Marcin Wasilewski: Wciąż pamiętam tę sytuację

Ponad dwa tygodnie temu Marcin Wasilewski doznał bardzo groźnej kontuzji po brutalnym faulu Axela Witsela. Polski piłkarz jest już po operacjach, wraca do zdrowia i myśli o czekającej go rehabilitacji. Nie zastanawia się na razie nad powrotem na boisko.

Łukasz Czechowski
Łukasz Czechowski

- Na razie żyje z dnia na dzień od jednej konsultacji z lekarzem do kolejnej konsultacji. Od tego, jak będzie wyglądał stan mojego zdrowia, będzie uzależniona dalsza rekonwalescencja.
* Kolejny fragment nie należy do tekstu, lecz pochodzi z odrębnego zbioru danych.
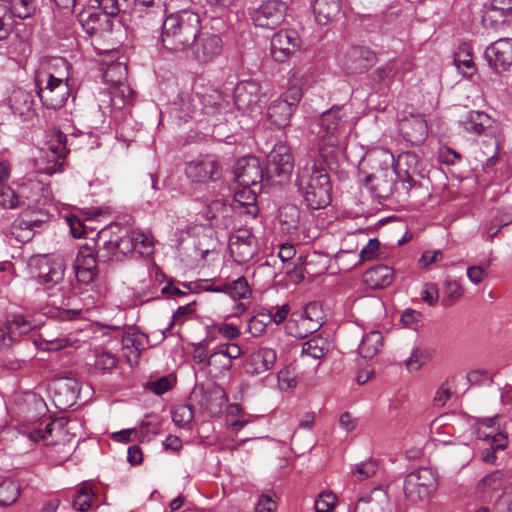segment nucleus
Masks as SVG:
<instances>
[{"label": "nucleus", "mask_w": 512, "mask_h": 512, "mask_svg": "<svg viewBox=\"0 0 512 512\" xmlns=\"http://www.w3.org/2000/svg\"><path fill=\"white\" fill-rule=\"evenodd\" d=\"M161 42L171 52L188 51L201 30L200 16L191 10H181L162 18Z\"/></svg>", "instance_id": "obj_1"}, {"label": "nucleus", "mask_w": 512, "mask_h": 512, "mask_svg": "<svg viewBox=\"0 0 512 512\" xmlns=\"http://www.w3.org/2000/svg\"><path fill=\"white\" fill-rule=\"evenodd\" d=\"M296 186L308 208L318 210L331 202L332 186L326 169L316 160L297 171Z\"/></svg>", "instance_id": "obj_2"}, {"label": "nucleus", "mask_w": 512, "mask_h": 512, "mask_svg": "<svg viewBox=\"0 0 512 512\" xmlns=\"http://www.w3.org/2000/svg\"><path fill=\"white\" fill-rule=\"evenodd\" d=\"M393 160V155L386 152L367 158L372 171L365 174L364 186L375 197L387 199L399 189L395 181L396 169L393 167Z\"/></svg>", "instance_id": "obj_3"}, {"label": "nucleus", "mask_w": 512, "mask_h": 512, "mask_svg": "<svg viewBox=\"0 0 512 512\" xmlns=\"http://www.w3.org/2000/svg\"><path fill=\"white\" fill-rule=\"evenodd\" d=\"M100 263L122 262L131 256V240L117 224L101 229L92 240Z\"/></svg>", "instance_id": "obj_4"}, {"label": "nucleus", "mask_w": 512, "mask_h": 512, "mask_svg": "<svg viewBox=\"0 0 512 512\" xmlns=\"http://www.w3.org/2000/svg\"><path fill=\"white\" fill-rule=\"evenodd\" d=\"M343 117V106H334L321 115L317 153L324 162L339 146L346 122Z\"/></svg>", "instance_id": "obj_5"}, {"label": "nucleus", "mask_w": 512, "mask_h": 512, "mask_svg": "<svg viewBox=\"0 0 512 512\" xmlns=\"http://www.w3.org/2000/svg\"><path fill=\"white\" fill-rule=\"evenodd\" d=\"M294 159L285 143H277L270 151L266 165V182L282 186L290 181Z\"/></svg>", "instance_id": "obj_6"}, {"label": "nucleus", "mask_w": 512, "mask_h": 512, "mask_svg": "<svg viewBox=\"0 0 512 512\" xmlns=\"http://www.w3.org/2000/svg\"><path fill=\"white\" fill-rule=\"evenodd\" d=\"M437 488V478L430 468H418L404 479L405 497L412 503L428 500Z\"/></svg>", "instance_id": "obj_7"}, {"label": "nucleus", "mask_w": 512, "mask_h": 512, "mask_svg": "<svg viewBox=\"0 0 512 512\" xmlns=\"http://www.w3.org/2000/svg\"><path fill=\"white\" fill-rule=\"evenodd\" d=\"M43 82L42 78H36L37 94L43 105L48 109H60L69 97L68 84L62 78H57L52 74L46 75L44 87L42 86Z\"/></svg>", "instance_id": "obj_8"}, {"label": "nucleus", "mask_w": 512, "mask_h": 512, "mask_svg": "<svg viewBox=\"0 0 512 512\" xmlns=\"http://www.w3.org/2000/svg\"><path fill=\"white\" fill-rule=\"evenodd\" d=\"M66 142V134L59 130L53 133L48 144V150L43 152L44 155L37 160L38 172L52 175L61 170L62 160L68 153Z\"/></svg>", "instance_id": "obj_9"}, {"label": "nucleus", "mask_w": 512, "mask_h": 512, "mask_svg": "<svg viewBox=\"0 0 512 512\" xmlns=\"http://www.w3.org/2000/svg\"><path fill=\"white\" fill-rule=\"evenodd\" d=\"M233 174L240 186L258 187V190H262L263 182L266 181V173L259 159L254 156L238 159L233 166Z\"/></svg>", "instance_id": "obj_10"}, {"label": "nucleus", "mask_w": 512, "mask_h": 512, "mask_svg": "<svg viewBox=\"0 0 512 512\" xmlns=\"http://www.w3.org/2000/svg\"><path fill=\"white\" fill-rule=\"evenodd\" d=\"M185 174L194 183L215 182L222 176V167L213 157L205 156L188 162Z\"/></svg>", "instance_id": "obj_11"}, {"label": "nucleus", "mask_w": 512, "mask_h": 512, "mask_svg": "<svg viewBox=\"0 0 512 512\" xmlns=\"http://www.w3.org/2000/svg\"><path fill=\"white\" fill-rule=\"evenodd\" d=\"M377 62L376 53L366 46H352L344 55L342 67L346 74L356 75L367 72Z\"/></svg>", "instance_id": "obj_12"}, {"label": "nucleus", "mask_w": 512, "mask_h": 512, "mask_svg": "<svg viewBox=\"0 0 512 512\" xmlns=\"http://www.w3.org/2000/svg\"><path fill=\"white\" fill-rule=\"evenodd\" d=\"M38 277L50 290L61 285L64 279L66 263L64 258L57 255H44L37 260Z\"/></svg>", "instance_id": "obj_13"}, {"label": "nucleus", "mask_w": 512, "mask_h": 512, "mask_svg": "<svg viewBox=\"0 0 512 512\" xmlns=\"http://www.w3.org/2000/svg\"><path fill=\"white\" fill-rule=\"evenodd\" d=\"M287 5L280 0H268L252 13V20L258 27L275 29L285 20Z\"/></svg>", "instance_id": "obj_14"}, {"label": "nucleus", "mask_w": 512, "mask_h": 512, "mask_svg": "<svg viewBox=\"0 0 512 512\" xmlns=\"http://www.w3.org/2000/svg\"><path fill=\"white\" fill-rule=\"evenodd\" d=\"M229 251L235 262H249L257 253V241L247 229H237L229 237Z\"/></svg>", "instance_id": "obj_15"}, {"label": "nucleus", "mask_w": 512, "mask_h": 512, "mask_svg": "<svg viewBox=\"0 0 512 512\" xmlns=\"http://www.w3.org/2000/svg\"><path fill=\"white\" fill-rule=\"evenodd\" d=\"M484 57L497 73L507 71L512 65V38H500L488 46Z\"/></svg>", "instance_id": "obj_16"}, {"label": "nucleus", "mask_w": 512, "mask_h": 512, "mask_svg": "<svg viewBox=\"0 0 512 512\" xmlns=\"http://www.w3.org/2000/svg\"><path fill=\"white\" fill-rule=\"evenodd\" d=\"M222 48L223 43L218 35L201 29L189 50L197 61L206 63L217 57Z\"/></svg>", "instance_id": "obj_17"}, {"label": "nucleus", "mask_w": 512, "mask_h": 512, "mask_svg": "<svg viewBox=\"0 0 512 512\" xmlns=\"http://www.w3.org/2000/svg\"><path fill=\"white\" fill-rule=\"evenodd\" d=\"M78 20L84 31L92 37L103 38L113 30V20L99 11L82 10Z\"/></svg>", "instance_id": "obj_18"}, {"label": "nucleus", "mask_w": 512, "mask_h": 512, "mask_svg": "<svg viewBox=\"0 0 512 512\" xmlns=\"http://www.w3.org/2000/svg\"><path fill=\"white\" fill-rule=\"evenodd\" d=\"M399 130L411 145L423 143L428 135L427 122L420 113L404 115L399 121Z\"/></svg>", "instance_id": "obj_19"}, {"label": "nucleus", "mask_w": 512, "mask_h": 512, "mask_svg": "<svg viewBox=\"0 0 512 512\" xmlns=\"http://www.w3.org/2000/svg\"><path fill=\"white\" fill-rule=\"evenodd\" d=\"M300 37L294 30H281L271 39V53L276 61H284L300 48Z\"/></svg>", "instance_id": "obj_20"}, {"label": "nucleus", "mask_w": 512, "mask_h": 512, "mask_svg": "<svg viewBox=\"0 0 512 512\" xmlns=\"http://www.w3.org/2000/svg\"><path fill=\"white\" fill-rule=\"evenodd\" d=\"M236 208L224 199H216L209 203L204 211V217L211 227L228 229L233 225Z\"/></svg>", "instance_id": "obj_21"}, {"label": "nucleus", "mask_w": 512, "mask_h": 512, "mask_svg": "<svg viewBox=\"0 0 512 512\" xmlns=\"http://www.w3.org/2000/svg\"><path fill=\"white\" fill-rule=\"evenodd\" d=\"M260 85L253 80L239 83L234 91V102L239 110L253 111L259 107Z\"/></svg>", "instance_id": "obj_22"}, {"label": "nucleus", "mask_w": 512, "mask_h": 512, "mask_svg": "<svg viewBox=\"0 0 512 512\" xmlns=\"http://www.w3.org/2000/svg\"><path fill=\"white\" fill-rule=\"evenodd\" d=\"M277 359L276 351L272 348H260L251 353L246 363V371L251 375H260L270 370Z\"/></svg>", "instance_id": "obj_23"}, {"label": "nucleus", "mask_w": 512, "mask_h": 512, "mask_svg": "<svg viewBox=\"0 0 512 512\" xmlns=\"http://www.w3.org/2000/svg\"><path fill=\"white\" fill-rule=\"evenodd\" d=\"M242 188L235 192L234 200L236 202V211L244 213L252 218H255L259 214V208L257 206V193L258 187L252 186H241Z\"/></svg>", "instance_id": "obj_24"}, {"label": "nucleus", "mask_w": 512, "mask_h": 512, "mask_svg": "<svg viewBox=\"0 0 512 512\" xmlns=\"http://www.w3.org/2000/svg\"><path fill=\"white\" fill-rule=\"evenodd\" d=\"M10 108L14 114L30 119L34 114V96L21 88L14 89L9 97Z\"/></svg>", "instance_id": "obj_25"}, {"label": "nucleus", "mask_w": 512, "mask_h": 512, "mask_svg": "<svg viewBox=\"0 0 512 512\" xmlns=\"http://www.w3.org/2000/svg\"><path fill=\"white\" fill-rule=\"evenodd\" d=\"M205 290L217 293H225L229 295L233 300L247 299L252 294V290L244 276L217 286L210 285L206 287Z\"/></svg>", "instance_id": "obj_26"}, {"label": "nucleus", "mask_w": 512, "mask_h": 512, "mask_svg": "<svg viewBox=\"0 0 512 512\" xmlns=\"http://www.w3.org/2000/svg\"><path fill=\"white\" fill-rule=\"evenodd\" d=\"M388 508V495L382 489H375L357 501L353 512H386Z\"/></svg>", "instance_id": "obj_27"}, {"label": "nucleus", "mask_w": 512, "mask_h": 512, "mask_svg": "<svg viewBox=\"0 0 512 512\" xmlns=\"http://www.w3.org/2000/svg\"><path fill=\"white\" fill-rule=\"evenodd\" d=\"M199 104L202 105L201 111L211 117L224 114L228 107V102L223 94L215 89L207 90L199 98Z\"/></svg>", "instance_id": "obj_28"}, {"label": "nucleus", "mask_w": 512, "mask_h": 512, "mask_svg": "<svg viewBox=\"0 0 512 512\" xmlns=\"http://www.w3.org/2000/svg\"><path fill=\"white\" fill-rule=\"evenodd\" d=\"M484 21H490L494 29H500L505 24L512 23V5L504 0H493L491 9L486 12Z\"/></svg>", "instance_id": "obj_29"}, {"label": "nucleus", "mask_w": 512, "mask_h": 512, "mask_svg": "<svg viewBox=\"0 0 512 512\" xmlns=\"http://www.w3.org/2000/svg\"><path fill=\"white\" fill-rule=\"evenodd\" d=\"M198 394L201 396L199 404L209 411L220 409L227 401L225 391L218 385H213L207 389L200 386L198 390L194 391L196 397Z\"/></svg>", "instance_id": "obj_30"}, {"label": "nucleus", "mask_w": 512, "mask_h": 512, "mask_svg": "<svg viewBox=\"0 0 512 512\" xmlns=\"http://www.w3.org/2000/svg\"><path fill=\"white\" fill-rule=\"evenodd\" d=\"M340 11V0H315L313 4L315 20L320 25H327L334 21Z\"/></svg>", "instance_id": "obj_31"}, {"label": "nucleus", "mask_w": 512, "mask_h": 512, "mask_svg": "<svg viewBox=\"0 0 512 512\" xmlns=\"http://www.w3.org/2000/svg\"><path fill=\"white\" fill-rule=\"evenodd\" d=\"M394 271L386 265H377L364 273L365 282L374 289H382L392 284Z\"/></svg>", "instance_id": "obj_32"}, {"label": "nucleus", "mask_w": 512, "mask_h": 512, "mask_svg": "<svg viewBox=\"0 0 512 512\" xmlns=\"http://www.w3.org/2000/svg\"><path fill=\"white\" fill-rule=\"evenodd\" d=\"M198 106V96L182 93L179 95L178 99L173 102V112L179 120L187 122L196 114Z\"/></svg>", "instance_id": "obj_33"}, {"label": "nucleus", "mask_w": 512, "mask_h": 512, "mask_svg": "<svg viewBox=\"0 0 512 512\" xmlns=\"http://www.w3.org/2000/svg\"><path fill=\"white\" fill-rule=\"evenodd\" d=\"M31 328V323L22 314H12L7 318L4 326L7 342L12 346L22 335L28 333Z\"/></svg>", "instance_id": "obj_34"}, {"label": "nucleus", "mask_w": 512, "mask_h": 512, "mask_svg": "<svg viewBox=\"0 0 512 512\" xmlns=\"http://www.w3.org/2000/svg\"><path fill=\"white\" fill-rule=\"evenodd\" d=\"M294 111L289 103L279 100L278 98L271 102L267 109V117L270 122L277 127H285L289 124Z\"/></svg>", "instance_id": "obj_35"}, {"label": "nucleus", "mask_w": 512, "mask_h": 512, "mask_svg": "<svg viewBox=\"0 0 512 512\" xmlns=\"http://www.w3.org/2000/svg\"><path fill=\"white\" fill-rule=\"evenodd\" d=\"M29 185L39 188L38 183L29 181V183H25L21 186L20 195H18L7 184L0 185V205L8 209H13L18 206H24L25 203L24 201L20 200V198L24 196L25 190L28 188Z\"/></svg>", "instance_id": "obj_36"}, {"label": "nucleus", "mask_w": 512, "mask_h": 512, "mask_svg": "<svg viewBox=\"0 0 512 512\" xmlns=\"http://www.w3.org/2000/svg\"><path fill=\"white\" fill-rule=\"evenodd\" d=\"M38 341L45 344L46 350L57 351L70 345L69 339L62 333H56L52 327L45 325L39 333Z\"/></svg>", "instance_id": "obj_37"}, {"label": "nucleus", "mask_w": 512, "mask_h": 512, "mask_svg": "<svg viewBox=\"0 0 512 512\" xmlns=\"http://www.w3.org/2000/svg\"><path fill=\"white\" fill-rule=\"evenodd\" d=\"M383 345V336L379 331L365 334L359 345V354L365 359H372Z\"/></svg>", "instance_id": "obj_38"}, {"label": "nucleus", "mask_w": 512, "mask_h": 512, "mask_svg": "<svg viewBox=\"0 0 512 512\" xmlns=\"http://www.w3.org/2000/svg\"><path fill=\"white\" fill-rule=\"evenodd\" d=\"M512 478L511 470H495L483 477L477 484L479 492L497 491L501 488L505 479Z\"/></svg>", "instance_id": "obj_39"}, {"label": "nucleus", "mask_w": 512, "mask_h": 512, "mask_svg": "<svg viewBox=\"0 0 512 512\" xmlns=\"http://www.w3.org/2000/svg\"><path fill=\"white\" fill-rule=\"evenodd\" d=\"M398 17V12L385 11L377 15L362 14L360 15L361 24L370 31L382 30L387 24L392 23Z\"/></svg>", "instance_id": "obj_40"}, {"label": "nucleus", "mask_w": 512, "mask_h": 512, "mask_svg": "<svg viewBox=\"0 0 512 512\" xmlns=\"http://www.w3.org/2000/svg\"><path fill=\"white\" fill-rule=\"evenodd\" d=\"M301 321L303 324H307V332L317 331L323 323L320 305L317 302L307 304L302 311Z\"/></svg>", "instance_id": "obj_41"}, {"label": "nucleus", "mask_w": 512, "mask_h": 512, "mask_svg": "<svg viewBox=\"0 0 512 512\" xmlns=\"http://www.w3.org/2000/svg\"><path fill=\"white\" fill-rule=\"evenodd\" d=\"M328 352L327 341L322 337H312L302 344V358L310 357L319 360Z\"/></svg>", "instance_id": "obj_42"}, {"label": "nucleus", "mask_w": 512, "mask_h": 512, "mask_svg": "<svg viewBox=\"0 0 512 512\" xmlns=\"http://www.w3.org/2000/svg\"><path fill=\"white\" fill-rule=\"evenodd\" d=\"M99 262L97 257V249L94 246V243L89 244L85 243L82 245L77 253L74 267L79 266H87V267H97V263Z\"/></svg>", "instance_id": "obj_43"}, {"label": "nucleus", "mask_w": 512, "mask_h": 512, "mask_svg": "<svg viewBox=\"0 0 512 512\" xmlns=\"http://www.w3.org/2000/svg\"><path fill=\"white\" fill-rule=\"evenodd\" d=\"M128 237L131 240V256L137 253L139 256L148 255L152 252V241L143 233L131 232L128 233Z\"/></svg>", "instance_id": "obj_44"}, {"label": "nucleus", "mask_w": 512, "mask_h": 512, "mask_svg": "<svg viewBox=\"0 0 512 512\" xmlns=\"http://www.w3.org/2000/svg\"><path fill=\"white\" fill-rule=\"evenodd\" d=\"M272 311L271 310H262L259 311L256 315L252 316L248 323V329L253 336H259L267 327L268 324L272 322Z\"/></svg>", "instance_id": "obj_45"}, {"label": "nucleus", "mask_w": 512, "mask_h": 512, "mask_svg": "<svg viewBox=\"0 0 512 512\" xmlns=\"http://www.w3.org/2000/svg\"><path fill=\"white\" fill-rule=\"evenodd\" d=\"M20 495V486L12 480L0 483V506H9L15 503Z\"/></svg>", "instance_id": "obj_46"}, {"label": "nucleus", "mask_w": 512, "mask_h": 512, "mask_svg": "<svg viewBox=\"0 0 512 512\" xmlns=\"http://www.w3.org/2000/svg\"><path fill=\"white\" fill-rule=\"evenodd\" d=\"M131 5L133 4L136 8L138 6L145 7L149 9L146 12V15L153 14L158 18L157 22L159 23L164 17L167 11V2L168 0H130Z\"/></svg>", "instance_id": "obj_47"}, {"label": "nucleus", "mask_w": 512, "mask_h": 512, "mask_svg": "<svg viewBox=\"0 0 512 512\" xmlns=\"http://www.w3.org/2000/svg\"><path fill=\"white\" fill-rule=\"evenodd\" d=\"M98 3L99 8L102 10L101 12L107 14L109 18L117 16L120 12L125 13L127 10L131 8L130 0H122L119 2L118 0H95Z\"/></svg>", "instance_id": "obj_48"}, {"label": "nucleus", "mask_w": 512, "mask_h": 512, "mask_svg": "<svg viewBox=\"0 0 512 512\" xmlns=\"http://www.w3.org/2000/svg\"><path fill=\"white\" fill-rule=\"evenodd\" d=\"M487 118L488 116L484 112L469 111L463 124L467 131L480 135L485 130L484 120Z\"/></svg>", "instance_id": "obj_49"}, {"label": "nucleus", "mask_w": 512, "mask_h": 512, "mask_svg": "<svg viewBox=\"0 0 512 512\" xmlns=\"http://www.w3.org/2000/svg\"><path fill=\"white\" fill-rule=\"evenodd\" d=\"M110 94L111 101L114 106L125 105L132 101V90L120 79L116 81V84L112 87Z\"/></svg>", "instance_id": "obj_50"}, {"label": "nucleus", "mask_w": 512, "mask_h": 512, "mask_svg": "<svg viewBox=\"0 0 512 512\" xmlns=\"http://www.w3.org/2000/svg\"><path fill=\"white\" fill-rule=\"evenodd\" d=\"M443 294L442 304L444 306H450L462 296V285L456 280L447 279L445 281Z\"/></svg>", "instance_id": "obj_51"}, {"label": "nucleus", "mask_w": 512, "mask_h": 512, "mask_svg": "<svg viewBox=\"0 0 512 512\" xmlns=\"http://www.w3.org/2000/svg\"><path fill=\"white\" fill-rule=\"evenodd\" d=\"M76 494L73 500L74 509L79 512H86L91 507L95 494L88 486L81 487Z\"/></svg>", "instance_id": "obj_52"}, {"label": "nucleus", "mask_w": 512, "mask_h": 512, "mask_svg": "<svg viewBox=\"0 0 512 512\" xmlns=\"http://www.w3.org/2000/svg\"><path fill=\"white\" fill-rule=\"evenodd\" d=\"M454 62L465 76L471 77L476 70L472 55L467 49H460L455 54Z\"/></svg>", "instance_id": "obj_53"}, {"label": "nucleus", "mask_w": 512, "mask_h": 512, "mask_svg": "<svg viewBox=\"0 0 512 512\" xmlns=\"http://www.w3.org/2000/svg\"><path fill=\"white\" fill-rule=\"evenodd\" d=\"M194 417L193 410L188 405H179L172 411V420L178 427H188Z\"/></svg>", "instance_id": "obj_54"}, {"label": "nucleus", "mask_w": 512, "mask_h": 512, "mask_svg": "<svg viewBox=\"0 0 512 512\" xmlns=\"http://www.w3.org/2000/svg\"><path fill=\"white\" fill-rule=\"evenodd\" d=\"M395 61L389 60L385 64L376 68L370 75L371 80L374 83H382L385 80L393 78L395 75Z\"/></svg>", "instance_id": "obj_55"}, {"label": "nucleus", "mask_w": 512, "mask_h": 512, "mask_svg": "<svg viewBox=\"0 0 512 512\" xmlns=\"http://www.w3.org/2000/svg\"><path fill=\"white\" fill-rule=\"evenodd\" d=\"M26 223L20 219L16 220L11 226V235L19 243L30 241L34 237V231L29 229Z\"/></svg>", "instance_id": "obj_56"}, {"label": "nucleus", "mask_w": 512, "mask_h": 512, "mask_svg": "<svg viewBox=\"0 0 512 512\" xmlns=\"http://www.w3.org/2000/svg\"><path fill=\"white\" fill-rule=\"evenodd\" d=\"M337 503V496L331 491H325L319 494L315 500L316 512H331Z\"/></svg>", "instance_id": "obj_57"}, {"label": "nucleus", "mask_w": 512, "mask_h": 512, "mask_svg": "<svg viewBox=\"0 0 512 512\" xmlns=\"http://www.w3.org/2000/svg\"><path fill=\"white\" fill-rule=\"evenodd\" d=\"M477 435L480 439H491V445L494 451L503 450L508 445V437L502 432L493 434V431L487 433L481 429H478Z\"/></svg>", "instance_id": "obj_58"}, {"label": "nucleus", "mask_w": 512, "mask_h": 512, "mask_svg": "<svg viewBox=\"0 0 512 512\" xmlns=\"http://www.w3.org/2000/svg\"><path fill=\"white\" fill-rule=\"evenodd\" d=\"M431 357V353L428 350H423L420 348H415L411 356L408 358L406 362L407 369L412 370H418L420 367H422L426 361Z\"/></svg>", "instance_id": "obj_59"}, {"label": "nucleus", "mask_w": 512, "mask_h": 512, "mask_svg": "<svg viewBox=\"0 0 512 512\" xmlns=\"http://www.w3.org/2000/svg\"><path fill=\"white\" fill-rule=\"evenodd\" d=\"M12 29L13 24L9 8L5 4H0V41L6 39Z\"/></svg>", "instance_id": "obj_60"}, {"label": "nucleus", "mask_w": 512, "mask_h": 512, "mask_svg": "<svg viewBox=\"0 0 512 512\" xmlns=\"http://www.w3.org/2000/svg\"><path fill=\"white\" fill-rule=\"evenodd\" d=\"M74 270L79 283L92 284L98 277L97 267L79 266L74 267Z\"/></svg>", "instance_id": "obj_61"}, {"label": "nucleus", "mask_w": 512, "mask_h": 512, "mask_svg": "<svg viewBox=\"0 0 512 512\" xmlns=\"http://www.w3.org/2000/svg\"><path fill=\"white\" fill-rule=\"evenodd\" d=\"M377 471V464L374 461H366L355 466L352 474L357 480L363 481L373 476Z\"/></svg>", "instance_id": "obj_62"}, {"label": "nucleus", "mask_w": 512, "mask_h": 512, "mask_svg": "<svg viewBox=\"0 0 512 512\" xmlns=\"http://www.w3.org/2000/svg\"><path fill=\"white\" fill-rule=\"evenodd\" d=\"M208 366H213L222 373L231 368L232 361L222 353H211L208 360Z\"/></svg>", "instance_id": "obj_63"}, {"label": "nucleus", "mask_w": 512, "mask_h": 512, "mask_svg": "<svg viewBox=\"0 0 512 512\" xmlns=\"http://www.w3.org/2000/svg\"><path fill=\"white\" fill-rule=\"evenodd\" d=\"M302 97V90L299 86L293 85L287 89V91L281 95L278 99L289 103V106L295 111L298 103Z\"/></svg>", "instance_id": "obj_64"}]
</instances>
Na razie jednak trudno wybiegać w przyszłość - powiedział w rozmowie z Przeglądem Sportowym.

- Wciąż doskonale pamiętam tę sytuację. Byłem cały czas przytomny. Choć ból był wręcz nie do opisania. Od razu podali mi silne leki przeciwbólowe i przewieźli do szpitala. Tam przeszedłem łącznie cztery operacje. Najgorzej było po czwartej. Żona mówiła, że z bólu aż gryzłem poduszkę. Nigdy wcześniej czegoś takiego nie przeżywałem. Żeby zrozumieć, co czułem, trzeba samemu przez to przejść. Ale oczywiście nikomu czegoś takiego nie życzę - dodał Wasyl.